## Document extract:
####

# Good generator and pressure washer for valeting



## WannaBd (Dec 18, 2010)

I'm upgrading from car to van for valeting (finally) I'm looking for a 2.4kw + generator, hoping aldi might get the 2.4 ones for £150 in soon, anyway will be running my halfords hp1400 till it packs up, so after suggestions for a good washer elec or petrol to run from a 350L tank. 
Thanks in advance


----------



## trebor127 (Aug 13, 2009)

Alot of the guys on here use the Kranzle k7's in the vans..I have just got the K10 and it is a nice piece of kit


----------



## WannaBd (Dec 18, 2010)

trebor127 said:


> Alot of the guys on here use the Kranzle k7's in the vans..I have just got the K10 and it is a nice piece of kit


I hear their good kit, I need to decide to go electric or petrol. How much was yours?


----------



## trebor127 (Aug 13, 2009)

WannaBd said:


> I hear their good kit, I need to decide to go electric or petrol. How much was yours?


errmm just over £400 with a snof foam lance connector as got it with the 20% discount autobrite did the other day...you can get it for around £430 on the internet though...


----------



## dooka (Aug 1, 2006)

####

## Records provided:
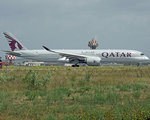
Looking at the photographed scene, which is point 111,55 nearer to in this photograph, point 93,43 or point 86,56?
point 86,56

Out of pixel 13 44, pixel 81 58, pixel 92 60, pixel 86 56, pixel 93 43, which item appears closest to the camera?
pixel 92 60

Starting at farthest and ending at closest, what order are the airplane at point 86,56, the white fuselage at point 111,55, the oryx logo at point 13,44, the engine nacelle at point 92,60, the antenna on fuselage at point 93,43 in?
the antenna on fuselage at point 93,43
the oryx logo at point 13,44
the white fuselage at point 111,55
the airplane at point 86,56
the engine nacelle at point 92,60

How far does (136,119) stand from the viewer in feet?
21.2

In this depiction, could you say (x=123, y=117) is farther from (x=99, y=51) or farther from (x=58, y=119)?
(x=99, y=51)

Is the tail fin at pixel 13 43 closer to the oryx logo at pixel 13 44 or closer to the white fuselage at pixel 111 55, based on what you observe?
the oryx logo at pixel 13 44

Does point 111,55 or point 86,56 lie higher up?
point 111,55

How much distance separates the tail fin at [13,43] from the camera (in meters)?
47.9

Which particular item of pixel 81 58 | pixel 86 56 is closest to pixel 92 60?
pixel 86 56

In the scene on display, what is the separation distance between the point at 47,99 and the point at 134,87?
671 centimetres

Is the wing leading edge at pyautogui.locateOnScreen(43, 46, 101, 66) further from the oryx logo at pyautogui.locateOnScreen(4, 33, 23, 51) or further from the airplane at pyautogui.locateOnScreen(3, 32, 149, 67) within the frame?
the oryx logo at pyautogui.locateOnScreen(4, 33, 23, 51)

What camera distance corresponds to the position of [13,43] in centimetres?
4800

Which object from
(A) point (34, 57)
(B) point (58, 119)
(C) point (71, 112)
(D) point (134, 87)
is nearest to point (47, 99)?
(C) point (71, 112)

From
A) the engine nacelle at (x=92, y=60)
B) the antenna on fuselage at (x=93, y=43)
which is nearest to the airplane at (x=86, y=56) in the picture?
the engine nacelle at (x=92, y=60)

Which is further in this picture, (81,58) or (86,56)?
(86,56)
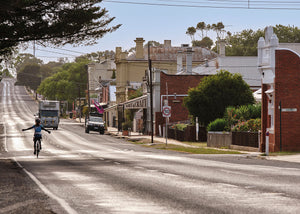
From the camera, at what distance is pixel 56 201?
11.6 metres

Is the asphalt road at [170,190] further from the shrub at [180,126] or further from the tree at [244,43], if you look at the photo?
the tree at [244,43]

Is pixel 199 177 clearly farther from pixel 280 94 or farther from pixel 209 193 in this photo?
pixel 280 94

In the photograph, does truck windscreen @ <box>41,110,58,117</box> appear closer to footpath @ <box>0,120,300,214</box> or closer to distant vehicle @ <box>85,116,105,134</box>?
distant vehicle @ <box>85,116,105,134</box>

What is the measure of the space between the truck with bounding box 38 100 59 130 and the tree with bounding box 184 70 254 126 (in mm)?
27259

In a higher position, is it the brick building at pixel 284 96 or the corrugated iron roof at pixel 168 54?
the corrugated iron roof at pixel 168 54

####

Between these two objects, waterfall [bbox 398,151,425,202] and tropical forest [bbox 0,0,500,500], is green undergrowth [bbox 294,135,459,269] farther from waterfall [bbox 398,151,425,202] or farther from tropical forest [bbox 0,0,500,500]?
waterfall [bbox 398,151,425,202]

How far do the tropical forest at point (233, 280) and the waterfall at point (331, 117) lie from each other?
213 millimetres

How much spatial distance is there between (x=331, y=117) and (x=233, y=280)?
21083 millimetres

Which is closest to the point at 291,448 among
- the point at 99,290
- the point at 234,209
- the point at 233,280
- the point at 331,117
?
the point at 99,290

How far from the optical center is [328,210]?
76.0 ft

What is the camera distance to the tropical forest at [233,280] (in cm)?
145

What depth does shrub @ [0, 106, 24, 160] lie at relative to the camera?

####

## Set of tasks:
A - Count the lines in the entries that contain the string "scene", treating uppercase and lowercase as distinct, and give only the number.
B - Write the next part of the forum thread about choosing a generator and pressure washer for van valeting, starting after its last line.
The forum thread and the entries were taken from unrelated sources.

## Per-task outputs:
A - 2

B -
Buy cheap buy twice as they say. With gennys, it has to be Honda really. And get 3KV or higher. Some appliances may struggle on start up, or if you are running more than one appliance at a time..

The K7 has a slower revving pump than the K10, wich makes it more suitable for little to no water pressure situations..


----------



## stewartmak7 (Oct 26, 2009)

As dooka says buy cheap buy twice! Made that mistake and eventually bought myself a honda powered generator! Never let me down in two years! I also run a kranzle k7 , has more than enough power for valeting


----------



## WannaBd (Dec 18, 2010)

dooka said:


> Buy cheap buy twice as they say. With gennys, it has to be Honda really. And get 3KV or higher. Some appliances may struggle on start up, or if you are running more than one appliance at a time..
> 
> The K7 has a slower revving pump than the K10, wich makes it more suitable for little to no water pressure situations..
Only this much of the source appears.